▶ [Given request A]:
Rewrite the passage on military theory after WWI from "Quite the contrary, most" up to and including "bombing. . . and so on.", swapping in "armored formations" wherever "tank formations" appears.

[start of Passage]

Iraq is viewed much the same way the great powers looked at WWI: it's an aberration and it won't happen again. So we don't need to spend a lot of time working on that. Plus, it doesn't lend itself to procurement of big ticket toys.

Be curious to know how you justify this, considering that, inter alia, the French built the Maginot line in response to their experiences in WWI, and the Germans changed their entire theory of tactics, based on their experiences in WWI (i.e., Guderian's theories on mobile warfare, etc.).

Granted, many of the responses to the experiences of WWI turned out to be, in hindsight, very wrong, but I'm having a hard time seeing any justification for the idea that the dominant schools of military theory reacted to WWI as an "abberation," that "won't happen again."

Quite the contrary, most of the military theorists from the 20s an 30s that I have read spend a long time thinking about how to avoid, or at least win, a vicious WWI-style war of stationary fronts and attrition.

As a result, we get a move towards new weapons and/or tactics in the 20s and 30s, such as the (ultimately disasterous) Maginot line, the Soviets' experimentation with theories of the Deep Operation and very large tank formations, German development of the so-called "Blitzkrieg" theory, Douhet's writings on air power, and specifically strategic bombing. . . and so on.

[end of Passage]
[start of Exercise inputs]

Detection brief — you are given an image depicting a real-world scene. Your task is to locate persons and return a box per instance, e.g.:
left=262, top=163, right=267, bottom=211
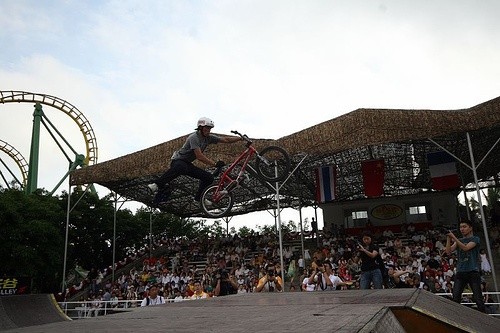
left=147, top=117, right=250, bottom=208
left=444, top=220, right=487, bottom=315
left=66, top=218, right=498, bottom=318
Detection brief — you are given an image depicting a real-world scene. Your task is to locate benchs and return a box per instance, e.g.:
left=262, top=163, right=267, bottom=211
left=167, top=239, right=302, bottom=272
left=353, top=232, right=410, bottom=250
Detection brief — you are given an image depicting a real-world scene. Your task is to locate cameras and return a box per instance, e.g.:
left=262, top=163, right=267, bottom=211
left=268, top=270, right=274, bottom=277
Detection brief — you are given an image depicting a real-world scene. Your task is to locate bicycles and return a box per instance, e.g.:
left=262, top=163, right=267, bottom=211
left=200, top=130, right=290, bottom=219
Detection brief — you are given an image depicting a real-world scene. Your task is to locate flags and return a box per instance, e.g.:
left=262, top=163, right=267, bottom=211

[end of Exercise inputs]

▶ [Given request B]:
Gather every line of the records that contains the string "instance".

▶ [Full response A]:
Quite the contrary, most of the military theorists from the 20s an 30s that I have read spend a long time thinking about how to avoid, or at least win, a vicious WWI-style war of stationary fronts and attrition.

As a result, we get a move towards new weapons and/or tactics in the 20s and 30s, such as the (ultimately disasterous) Maginot line, the Soviets' experimentation with theories of the Deep Operation and very large armored formations, German development of the so-called "Blitzkrieg" theory, Douhet's writings on air power, and specifically strategic bombing. . . and so on.

▶ [Full response B]:
Detection brief — you are given an image depicting a real-world scene. Your task is to locate persons and return a box per instance, e.g.:
Detection brief — you are given an image depicting a real-world scene. Your task is to locate benchs and return a box per instance, e.g.:
Detection brief — you are given an image depicting a real-world scene. Your task is to locate cameras and return a box per instance, e.g.:
Detection brief — you are given an image depicting a real-world scene. Your task is to locate bicycles and return a box per instance, e.g.:
Detection brief — you are given an image depicting a real-world scene. Your task is to locate flags and return a box per instance, e.g.:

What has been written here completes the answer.